--- DATA SECTION ---

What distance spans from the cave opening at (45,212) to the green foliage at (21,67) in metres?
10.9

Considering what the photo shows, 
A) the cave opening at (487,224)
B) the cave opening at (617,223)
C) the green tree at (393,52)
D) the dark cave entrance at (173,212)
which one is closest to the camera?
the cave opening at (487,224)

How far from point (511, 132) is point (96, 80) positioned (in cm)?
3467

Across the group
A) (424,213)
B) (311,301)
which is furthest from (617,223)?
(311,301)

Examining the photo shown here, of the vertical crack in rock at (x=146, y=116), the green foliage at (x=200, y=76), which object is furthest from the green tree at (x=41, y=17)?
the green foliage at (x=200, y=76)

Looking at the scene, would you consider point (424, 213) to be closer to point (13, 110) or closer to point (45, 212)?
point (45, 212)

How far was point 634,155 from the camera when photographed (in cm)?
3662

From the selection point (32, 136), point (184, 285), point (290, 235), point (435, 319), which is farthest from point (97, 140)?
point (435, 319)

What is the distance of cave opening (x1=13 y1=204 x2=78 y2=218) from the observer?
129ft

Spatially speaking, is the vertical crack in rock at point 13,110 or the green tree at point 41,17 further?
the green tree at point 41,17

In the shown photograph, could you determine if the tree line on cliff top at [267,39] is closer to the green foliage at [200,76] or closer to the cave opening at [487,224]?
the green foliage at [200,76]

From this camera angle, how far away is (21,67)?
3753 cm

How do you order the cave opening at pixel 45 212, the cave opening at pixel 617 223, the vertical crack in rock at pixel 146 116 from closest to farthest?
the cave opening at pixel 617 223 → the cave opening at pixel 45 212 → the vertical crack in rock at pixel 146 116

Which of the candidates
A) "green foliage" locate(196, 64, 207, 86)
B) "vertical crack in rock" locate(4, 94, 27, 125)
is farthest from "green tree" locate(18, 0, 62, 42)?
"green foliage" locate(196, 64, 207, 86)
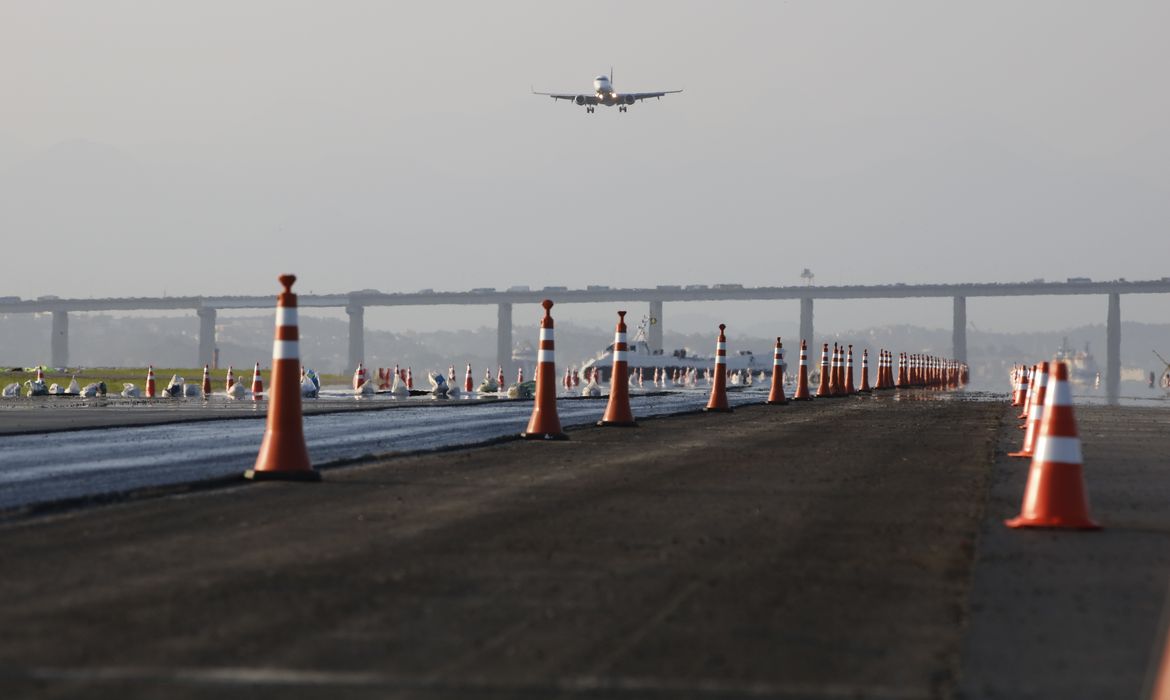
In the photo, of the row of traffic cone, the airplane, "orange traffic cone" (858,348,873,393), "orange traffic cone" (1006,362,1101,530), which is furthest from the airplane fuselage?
"orange traffic cone" (1006,362,1101,530)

---

| EXERCISE DESCRIPTION |
Quote each record exactly as it stands, minus the pictures.

| WRITTEN ANSWER |
What distance spans from the cave opening at (45,212) to the green foliage at (21,67) in metres?
10.9

Considering what the photo shows, 
A) the cave opening at (487,224)
B) the cave opening at (617,223)
C) the green tree at (393,52)
D) the dark cave entrance at (173,212)
which one is closest to the camera?
the cave opening at (487,224)

How far from point (511, 132) is point (96, 80) positioned (in cm)?
3467

Across the group
A) (424,213)
B) (311,301)
which is furthest from (617,223)?
(311,301)

Examining the photo shown here, of the vertical crack in rock at (x=146, y=116), the green foliage at (x=200, y=76), which object is furthest from the green tree at (x=41, y=17)?
the green foliage at (x=200, y=76)

Looking at the scene, would you consider point (424, 213) to be closer to point (13, 110) or closer to point (45, 212)?
point (45, 212)

How far was point 634,155 from the camera when photographed (in cm)?
3662

From the selection point (32, 136), point (184, 285), point (290, 235), point (435, 319), which is farthest from point (97, 140)?
point (435, 319)

What is the distance of cave opening (x1=13 y1=204 x2=78 y2=218) from the observer?
129ft

Spatially speaking, is the vertical crack in rock at point 13,110 or the green tree at point 41,17 further?
the green tree at point 41,17

In the shown photograph, could you determine if the tree line on cliff top at [267,39] is closer to the green foliage at [200,76] or closer to the cave opening at [487,224]?
the green foliage at [200,76]

From this camera angle, how far away is (21,67)?
3753 cm

How do you order the cave opening at pixel 45 212, the cave opening at pixel 617 223, the vertical crack in rock at pixel 146 116 from closest to farthest?
the cave opening at pixel 617 223 → the cave opening at pixel 45 212 → the vertical crack in rock at pixel 146 116

Which of the candidates
A) "green foliage" locate(196, 64, 207, 86)
B) "vertical crack in rock" locate(4, 94, 27, 125)
is farthest from "green tree" locate(18, 0, 62, 42)?
"green foliage" locate(196, 64, 207, 86)
In the photo, of the row of traffic cone, the airplane, "orange traffic cone" (858,348,873,393), "orange traffic cone" (1006,362,1101,530), which is furthest from the airplane fuselage?
"orange traffic cone" (1006,362,1101,530)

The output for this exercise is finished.